Il gruppo degli attivisti per i diritti umani in Iran ha pubblicato questo rapporto dettagliato attraverso la sua piattaforma mediatica, Hrana, mettendo allertando la comunità internazionale sulla “serie sfide nel campo del rispetto dei diritti umani in Iran”.
Secondo il rapporto, il mese di Aban del calendario persiano (23 ottobre – 21 novembre) è stato testimone di una “scena inquietante” di violazioni dei diritti umani nel Paese.
Il rapporto spiega che “le violazioni includevano l’esecuzione di condanne a morte senza garantire un giusto processo, la soppressione della libertà di espressione, arresti arbitrari, violazione del diritto all’istruzione, suicidio di bambini e adolescenti, violenza domestica e sociale contro le donne, oltre alla violazione dei diritti dei lavoratori e all’uso eccessivo della forza da parte dei servizi di sicurezza”.
Il rapporto ha sottolineato “la necessità di un’azione internazionale e nazionale urgente ed efficace per affrontare queste violazioni e sostenere le vittime”, osservando che “la violenza militare e giudiziaria, in particolare contro le donne e le minoranze, ha sollevato profonde preoccupazioni circa l’impegno dell’Iran nei confronti degli standard internazionali sui diritti umani”.
ll gruppo degli attivisti per i diritti umani in Iran ha pubblicato questo rapporto dettagliato attraverso la sua piattaforma mediatica, chiamata Hrana, mettendo in guardia dalle “serie sfide nel campo del rispetto dei diritti umani in Iran”.
Il rapporto si è concentrato su diversi casi, tra cui l’esecuzione di Jamshid Sharmahd, un cittadino iraniano-tedesco, con l’accusa di “corruzione sulla terra”, e le condanne a morte pronunciate nei confronti di Milad Armoun, Alireza Kafaei, Amir Mohammad Khosh Eqbal, Navid Najran, Hossein Nemati, Alireza Barmarz e Varnak, sei manifestanti che sono stati processati nel caso noto come “I bambini di Ekbatan”.
Anche Mohammad Mehdi S., uno dei detenuti delle proteste del 2022, è stato condannato a morte con l’accusa di “aver ucciso un membro Basij”, mentre un’altra condanna è stata emessa contro il prigioniero politico Varesheh Moradi con la falsa accusa di “prostituzione”.

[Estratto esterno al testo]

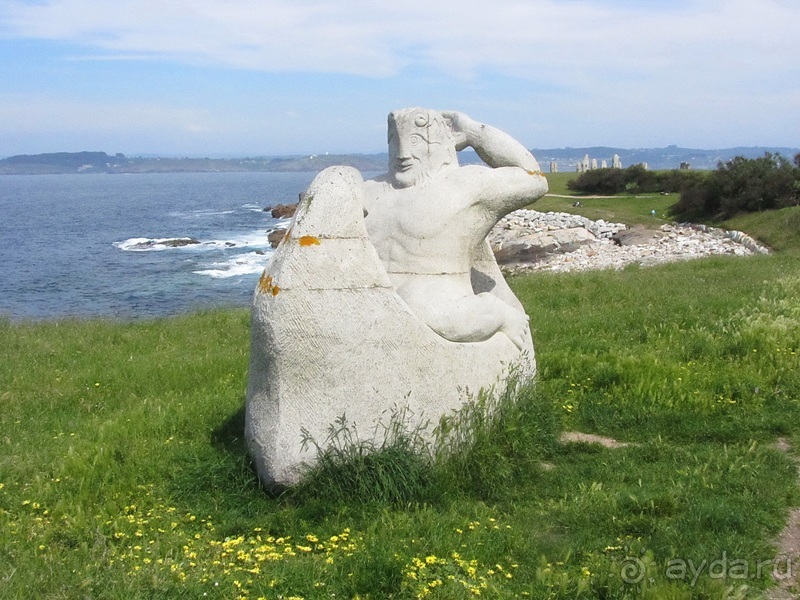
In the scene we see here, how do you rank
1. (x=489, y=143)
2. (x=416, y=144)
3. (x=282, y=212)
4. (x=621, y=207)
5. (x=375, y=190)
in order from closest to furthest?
1. (x=416, y=144)
2. (x=375, y=190)
3. (x=489, y=143)
4. (x=621, y=207)
5. (x=282, y=212)

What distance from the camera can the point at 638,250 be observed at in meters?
29.3

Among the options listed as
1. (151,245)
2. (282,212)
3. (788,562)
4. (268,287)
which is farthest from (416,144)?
(282,212)

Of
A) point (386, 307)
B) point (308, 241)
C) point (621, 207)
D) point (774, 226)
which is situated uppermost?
point (308, 241)

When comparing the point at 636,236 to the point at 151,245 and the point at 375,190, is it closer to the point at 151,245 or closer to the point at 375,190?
the point at 375,190

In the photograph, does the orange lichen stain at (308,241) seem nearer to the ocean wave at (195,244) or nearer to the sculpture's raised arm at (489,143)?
the sculpture's raised arm at (489,143)

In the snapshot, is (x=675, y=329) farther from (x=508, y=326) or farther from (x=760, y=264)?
(x=760, y=264)

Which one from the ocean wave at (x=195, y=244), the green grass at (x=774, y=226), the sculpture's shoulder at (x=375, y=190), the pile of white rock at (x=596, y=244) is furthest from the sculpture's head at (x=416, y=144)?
the ocean wave at (x=195, y=244)

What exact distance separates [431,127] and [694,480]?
325cm

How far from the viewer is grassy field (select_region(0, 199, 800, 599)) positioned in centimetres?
418

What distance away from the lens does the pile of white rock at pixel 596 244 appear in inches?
1057

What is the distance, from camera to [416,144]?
643 centimetres

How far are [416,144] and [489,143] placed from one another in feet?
2.21

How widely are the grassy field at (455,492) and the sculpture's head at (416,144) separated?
1.97m

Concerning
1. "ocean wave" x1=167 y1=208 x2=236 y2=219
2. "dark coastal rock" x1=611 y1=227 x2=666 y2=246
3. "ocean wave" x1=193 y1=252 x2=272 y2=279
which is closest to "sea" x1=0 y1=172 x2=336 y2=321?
"ocean wave" x1=193 y1=252 x2=272 y2=279
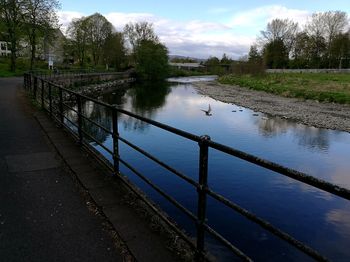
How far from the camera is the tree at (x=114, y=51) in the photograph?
79256 millimetres

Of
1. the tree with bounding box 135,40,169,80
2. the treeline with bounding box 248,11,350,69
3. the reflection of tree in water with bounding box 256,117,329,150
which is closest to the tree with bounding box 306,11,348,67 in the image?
the treeline with bounding box 248,11,350,69

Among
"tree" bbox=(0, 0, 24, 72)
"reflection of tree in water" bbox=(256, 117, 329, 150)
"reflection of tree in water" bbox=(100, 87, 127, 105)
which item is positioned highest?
"tree" bbox=(0, 0, 24, 72)

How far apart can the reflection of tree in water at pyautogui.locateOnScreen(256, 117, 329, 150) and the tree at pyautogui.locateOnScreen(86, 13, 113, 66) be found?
202 ft

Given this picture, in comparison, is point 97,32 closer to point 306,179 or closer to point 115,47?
point 115,47

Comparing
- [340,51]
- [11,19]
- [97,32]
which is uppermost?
[97,32]

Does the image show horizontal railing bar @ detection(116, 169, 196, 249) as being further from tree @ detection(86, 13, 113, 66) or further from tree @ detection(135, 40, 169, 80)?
tree @ detection(135, 40, 169, 80)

Amnesty International fornisce un rapporto altrettanto inquetante sul biennio 2023-2024. Il 2023 ha registrato un incremento del 172% delle pene capitali, rispetto al 2021. Gran parte di queste condanne a morte sono in reazione al movimento “Donna, Vita, Libertà”. Oltre alle esecuzioni quasi tutte emanate sulla base di processi sommari, è stata segnalata la persecuzione delle famiglie delle vittime che cercano di ottenere chiarimenti sul trattamento inflitto ai loro cari.

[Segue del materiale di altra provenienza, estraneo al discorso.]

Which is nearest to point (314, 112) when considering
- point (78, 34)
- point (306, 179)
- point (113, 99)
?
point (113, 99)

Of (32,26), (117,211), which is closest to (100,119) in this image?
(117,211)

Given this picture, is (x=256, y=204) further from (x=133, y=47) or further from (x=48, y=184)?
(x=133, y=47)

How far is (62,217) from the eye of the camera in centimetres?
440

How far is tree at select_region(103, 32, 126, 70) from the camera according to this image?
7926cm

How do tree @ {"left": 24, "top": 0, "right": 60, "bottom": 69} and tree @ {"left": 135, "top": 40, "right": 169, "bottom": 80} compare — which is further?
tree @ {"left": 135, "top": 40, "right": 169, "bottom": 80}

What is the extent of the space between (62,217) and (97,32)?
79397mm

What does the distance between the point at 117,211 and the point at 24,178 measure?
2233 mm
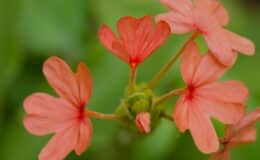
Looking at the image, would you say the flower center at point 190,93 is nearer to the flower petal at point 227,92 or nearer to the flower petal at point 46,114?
the flower petal at point 227,92

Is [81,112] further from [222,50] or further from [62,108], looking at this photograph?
[222,50]

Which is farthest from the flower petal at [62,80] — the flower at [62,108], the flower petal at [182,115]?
the flower petal at [182,115]

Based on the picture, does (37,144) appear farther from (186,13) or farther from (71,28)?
(186,13)

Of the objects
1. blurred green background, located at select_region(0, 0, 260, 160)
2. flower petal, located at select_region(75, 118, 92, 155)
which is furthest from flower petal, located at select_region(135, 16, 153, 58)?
blurred green background, located at select_region(0, 0, 260, 160)

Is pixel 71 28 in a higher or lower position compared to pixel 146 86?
lower

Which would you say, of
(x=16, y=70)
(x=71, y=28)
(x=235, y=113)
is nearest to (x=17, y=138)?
(x=16, y=70)

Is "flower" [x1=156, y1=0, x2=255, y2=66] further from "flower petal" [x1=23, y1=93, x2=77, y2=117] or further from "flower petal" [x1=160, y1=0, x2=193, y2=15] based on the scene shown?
"flower petal" [x1=23, y1=93, x2=77, y2=117]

“Per due anni, le autorità iraniane hanno condotto una campagna propagandistica di negazione e distorsione per nascondere le prove dei loro crimini e tentare di intimidire le vittime e le loro famiglie fino al silenzio. In assenza di qualsiasi prospettiva di indagini indipendenti e imparziali a livello nazionale, gli Stati devono avviare indagini penali sui crimini imputabili alle autorità iraniane tramite i propri procuratori, in base al principio della giurisdizione universale” segnala il rapporto Amnesty dell’ 11 settembre 2024.
In un contesto geopolitco in cui la violazione dei Diritti Umani non cessa di allargarsi e in cui le condanne del CPI (Corte Penale Internazionale) sono banalizzate se non addirittura rimesse in causa dall’ establishment politico di alcuni Paesi dell’ONU, fra cui ormai anche alcuni Stati Occidentali, l’impegno della stampa, della società civile, dei singoli cittadini non deve venir meno.